Apart from the Riga - based periodicals a number of regional towns have their own newspapers covering local news. Liesma in Valmiera, Druva in Cesis or Siguldas Avize in Sigulda maintain their loyal client base, and have not scaled down on their subscriptions despite challenging economic conditions in the regions. The local newspapers might be in an even better position to weather the tough times than their larger Riga-based counterparts. Two main reasons why local readers would opt for the town paper include the much lower price and the unique content. "I don't really feel the need to read bigger newspapers," says Anna Abolinja who has been buying Druva at the small Cesis newspaper stand for the past decade. "I can always switch on the TV and find out what's going on in Riga or in the world outside, without having to pay for it. I can only read the Cesis news in Druva, and it's really inexpensive, so almost everyone can afford it."

In line with the global tendencies of development in the publishing industry, Latvian newspapers are currently facing two major challenges: the effects of the economic downturn, and the competition from online news channels. As Mihael Kinslrey summed it up in his (online) article 'Do Newspapers Have a Future?' he asks "Who needs a newspaper? You can sit down at your laptop and enjoy that same newspaper, or any other newspaper in the world."

The new economic reality in the Baltic states has certainly made a lot of Latvians curb their expenses, while online news is free and available 24/7. Also, ink-on-paper products are viewed by some experts as being slower to change and adapt to the evolving media landscape than their online competitors.  Since in times of economic difficulties people not only spend less, but also spend differently, it is essential for the newspapers to analyze their development strategies for the upcoming years. Those are the issues that require a long-term strategic approach and creative solutions going forward.

Studies show, however, that magazine sales are less affected by the recession than newspapers. That's because magazines, along with movie tickets and budget cosmetics, belong to the category of inexpensive 'pick-me-up items' that lift the person's mood without putting a strain on the budget. For instance, Ljublju, one of the most popular women's magazines, costs a little bit over 2 lats (2.85 euros), which is a bargain compared to the comparative price levels in Western Europe. Also, the competition that magazines are facing from their online counterparts in Latvia is considerably less severe than the competition faced by newspapers. The mix of products composing a typical Latvian entertainment magazine include beauty tips, celebrity gossip, quizzes, games and style advice, for which the online equivalent is still hard to find.

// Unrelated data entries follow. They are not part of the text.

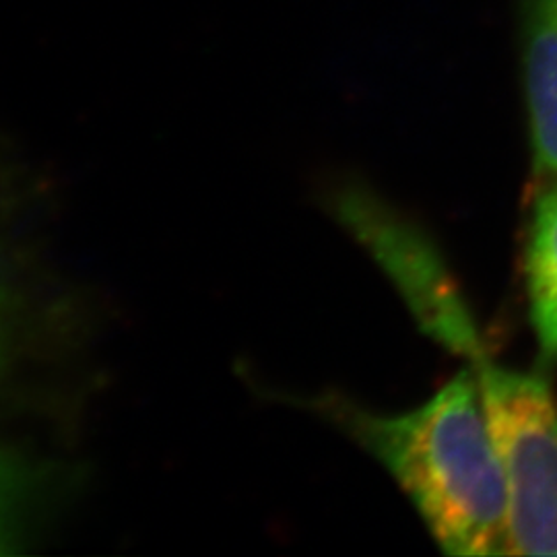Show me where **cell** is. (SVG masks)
I'll use <instances>...</instances> for the list:
<instances>
[{
    "mask_svg": "<svg viewBox=\"0 0 557 557\" xmlns=\"http://www.w3.org/2000/svg\"><path fill=\"white\" fill-rule=\"evenodd\" d=\"M379 460L450 556H510L508 492L478 372L462 368L434 397L380 416L338 393L294 398Z\"/></svg>",
    "mask_w": 557,
    "mask_h": 557,
    "instance_id": "cell-1",
    "label": "cell"
},
{
    "mask_svg": "<svg viewBox=\"0 0 557 557\" xmlns=\"http://www.w3.org/2000/svg\"><path fill=\"white\" fill-rule=\"evenodd\" d=\"M329 213L393 281L421 331L471 366L487 358L473 312L438 244L405 211L356 178L324 193Z\"/></svg>",
    "mask_w": 557,
    "mask_h": 557,
    "instance_id": "cell-2",
    "label": "cell"
},
{
    "mask_svg": "<svg viewBox=\"0 0 557 557\" xmlns=\"http://www.w3.org/2000/svg\"><path fill=\"white\" fill-rule=\"evenodd\" d=\"M471 366V363H469ZM508 492L510 556H557V398L541 372L473 366Z\"/></svg>",
    "mask_w": 557,
    "mask_h": 557,
    "instance_id": "cell-3",
    "label": "cell"
},
{
    "mask_svg": "<svg viewBox=\"0 0 557 557\" xmlns=\"http://www.w3.org/2000/svg\"><path fill=\"white\" fill-rule=\"evenodd\" d=\"M533 188L557 182V0H518Z\"/></svg>",
    "mask_w": 557,
    "mask_h": 557,
    "instance_id": "cell-4",
    "label": "cell"
},
{
    "mask_svg": "<svg viewBox=\"0 0 557 557\" xmlns=\"http://www.w3.org/2000/svg\"><path fill=\"white\" fill-rule=\"evenodd\" d=\"M529 317L543 366H557V182L535 186L524 244Z\"/></svg>",
    "mask_w": 557,
    "mask_h": 557,
    "instance_id": "cell-5",
    "label": "cell"
},
{
    "mask_svg": "<svg viewBox=\"0 0 557 557\" xmlns=\"http://www.w3.org/2000/svg\"><path fill=\"white\" fill-rule=\"evenodd\" d=\"M44 492L46 475L38 465L0 450V556L25 541Z\"/></svg>",
    "mask_w": 557,
    "mask_h": 557,
    "instance_id": "cell-6",
    "label": "cell"
},
{
    "mask_svg": "<svg viewBox=\"0 0 557 557\" xmlns=\"http://www.w3.org/2000/svg\"><path fill=\"white\" fill-rule=\"evenodd\" d=\"M15 287L7 275L4 264L0 260V380L4 379L9 361L13 356V337H15V320H17V304H15Z\"/></svg>",
    "mask_w": 557,
    "mask_h": 557,
    "instance_id": "cell-7",
    "label": "cell"
}]
</instances>
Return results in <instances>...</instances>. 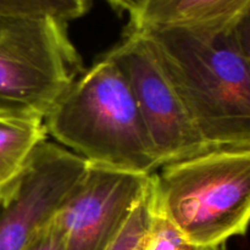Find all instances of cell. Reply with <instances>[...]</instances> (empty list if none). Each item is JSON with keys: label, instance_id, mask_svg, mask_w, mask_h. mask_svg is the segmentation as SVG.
Returning a JSON list of instances; mask_svg holds the SVG:
<instances>
[{"label": "cell", "instance_id": "16", "mask_svg": "<svg viewBox=\"0 0 250 250\" xmlns=\"http://www.w3.org/2000/svg\"><path fill=\"white\" fill-rule=\"evenodd\" d=\"M208 250H227V246H226V243H225V244H221V246H217V247H215V248L208 249Z\"/></svg>", "mask_w": 250, "mask_h": 250}, {"label": "cell", "instance_id": "17", "mask_svg": "<svg viewBox=\"0 0 250 250\" xmlns=\"http://www.w3.org/2000/svg\"><path fill=\"white\" fill-rule=\"evenodd\" d=\"M139 5H141V4H139Z\"/></svg>", "mask_w": 250, "mask_h": 250}, {"label": "cell", "instance_id": "10", "mask_svg": "<svg viewBox=\"0 0 250 250\" xmlns=\"http://www.w3.org/2000/svg\"><path fill=\"white\" fill-rule=\"evenodd\" d=\"M90 6L92 0H0V17H51L68 23Z\"/></svg>", "mask_w": 250, "mask_h": 250}, {"label": "cell", "instance_id": "7", "mask_svg": "<svg viewBox=\"0 0 250 250\" xmlns=\"http://www.w3.org/2000/svg\"><path fill=\"white\" fill-rule=\"evenodd\" d=\"M150 176L88 164L54 216L63 250L106 249L146 194Z\"/></svg>", "mask_w": 250, "mask_h": 250}, {"label": "cell", "instance_id": "14", "mask_svg": "<svg viewBox=\"0 0 250 250\" xmlns=\"http://www.w3.org/2000/svg\"><path fill=\"white\" fill-rule=\"evenodd\" d=\"M173 0H141V5L132 19H129L127 28L141 29L150 21L154 15L158 14L161 9L170 4Z\"/></svg>", "mask_w": 250, "mask_h": 250}, {"label": "cell", "instance_id": "3", "mask_svg": "<svg viewBox=\"0 0 250 250\" xmlns=\"http://www.w3.org/2000/svg\"><path fill=\"white\" fill-rule=\"evenodd\" d=\"M151 194L199 250L243 236L250 217V148L212 149L164 165L151 175Z\"/></svg>", "mask_w": 250, "mask_h": 250}, {"label": "cell", "instance_id": "8", "mask_svg": "<svg viewBox=\"0 0 250 250\" xmlns=\"http://www.w3.org/2000/svg\"><path fill=\"white\" fill-rule=\"evenodd\" d=\"M250 15V0H173L141 29L197 27L234 21Z\"/></svg>", "mask_w": 250, "mask_h": 250}, {"label": "cell", "instance_id": "5", "mask_svg": "<svg viewBox=\"0 0 250 250\" xmlns=\"http://www.w3.org/2000/svg\"><path fill=\"white\" fill-rule=\"evenodd\" d=\"M106 54L128 81L161 167L214 149L200 134L143 31L127 28Z\"/></svg>", "mask_w": 250, "mask_h": 250}, {"label": "cell", "instance_id": "13", "mask_svg": "<svg viewBox=\"0 0 250 250\" xmlns=\"http://www.w3.org/2000/svg\"><path fill=\"white\" fill-rule=\"evenodd\" d=\"M22 250H63L62 234L54 219L45 225Z\"/></svg>", "mask_w": 250, "mask_h": 250}, {"label": "cell", "instance_id": "6", "mask_svg": "<svg viewBox=\"0 0 250 250\" xmlns=\"http://www.w3.org/2000/svg\"><path fill=\"white\" fill-rule=\"evenodd\" d=\"M88 163L59 144L41 142L0 192V250H22L54 219Z\"/></svg>", "mask_w": 250, "mask_h": 250}, {"label": "cell", "instance_id": "15", "mask_svg": "<svg viewBox=\"0 0 250 250\" xmlns=\"http://www.w3.org/2000/svg\"><path fill=\"white\" fill-rule=\"evenodd\" d=\"M110 6L117 12H126L128 14L129 19L137 14L139 9L141 0H106Z\"/></svg>", "mask_w": 250, "mask_h": 250}, {"label": "cell", "instance_id": "11", "mask_svg": "<svg viewBox=\"0 0 250 250\" xmlns=\"http://www.w3.org/2000/svg\"><path fill=\"white\" fill-rule=\"evenodd\" d=\"M151 215V176L148 189L105 250H144Z\"/></svg>", "mask_w": 250, "mask_h": 250}, {"label": "cell", "instance_id": "9", "mask_svg": "<svg viewBox=\"0 0 250 250\" xmlns=\"http://www.w3.org/2000/svg\"><path fill=\"white\" fill-rule=\"evenodd\" d=\"M46 137L41 120L0 117V192L19 175L34 148Z\"/></svg>", "mask_w": 250, "mask_h": 250}, {"label": "cell", "instance_id": "1", "mask_svg": "<svg viewBox=\"0 0 250 250\" xmlns=\"http://www.w3.org/2000/svg\"><path fill=\"white\" fill-rule=\"evenodd\" d=\"M249 17L208 26L139 29L214 149L250 148Z\"/></svg>", "mask_w": 250, "mask_h": 250}, {"label": "cell", "instance_id": "12", "mask_svg": "<svg viewBox=\"0 0 250 250\" xmlns=\"http://www.w3.org/2000/svg\"><path fill=\"white\" fill-rule=\"evenodd\" d=\"M144 250H199L189 243L172 221L155 207L151 194V215Z\"/></svg>", "mask_w": 250, "mask_h": 250}, {"label": "cell", "instance_id": "4", "mask_svg": "<svg viewBox=\"0 0 250 250\" xmlns=\"http://www.w3.org/2000/svg\"><path fill=\"white\" fill-rule=\"evenodd\" d=\"M83 71L67 23L0 17V117L43 121Z\"/></svg>", "mask_w": 250, "mask_h": 250}, {"label": "cell", "instance_id": "2", "mask_svg": "<svg viewBox=\"0 0 250 250\" xmlns=\"http://www.w3.org/2000/svg\"><path fill=\"white\" fill-rule=\"evenodd\" d=\"M43 122L48 136L88 164L144 176L161 167L128 81L106 53L73 81Z\"/></svg>", "mask_w": 250, "mask_h": 250}]
</instances>
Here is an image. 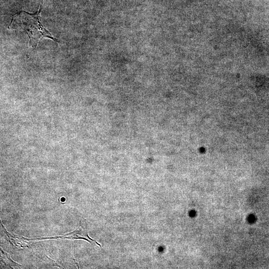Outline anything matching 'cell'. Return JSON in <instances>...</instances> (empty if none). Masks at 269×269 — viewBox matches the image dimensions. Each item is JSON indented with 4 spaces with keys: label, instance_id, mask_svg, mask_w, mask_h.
<instances>
[{
    "label": "cell",
    "instance_id": "1",
    "mask_svg": "<svg viewBox=\"0 0 269 269\" xmlns=\"http://www.w3.org/2000/svg\"><path fill=\"white\" fill-rule=\"evenodd\" d=\"M40 8L35 13H29L20 11L13 15L8 28L16 29L18 26L22 28L29 38V46L36 47L38 41L42 37H47L56 42L50 33L42 25L40 20Z\"/></svg>",
    "mask_w": 269,
    "mask_h": 269
}]
</instances>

The printing industry in the Baltic states has been feeling the effects of the international financial crisis, and the number of published periodicals has dropped across all industry segments. However, business remains optimistic about the future. There is a direct correlation between the publishing and printing business, and with the majority of Latvian printing houses slashing their prices in order to stay afloat, publishers are well poised to reduce their expenses as well. Within the domestic market, employers have access to a much greater number of particularly well-educated and highly motivated employees that are willing to work harder and make concessions to ensure the survival of the business. The most important challenges for Latvian publishing businesses in the coming years are to be able to exploit growth opportunities that became scarcer due to the negative effects of the financial crisis, to recruit qualified labor, and generally to be able to manage increased competition from online media.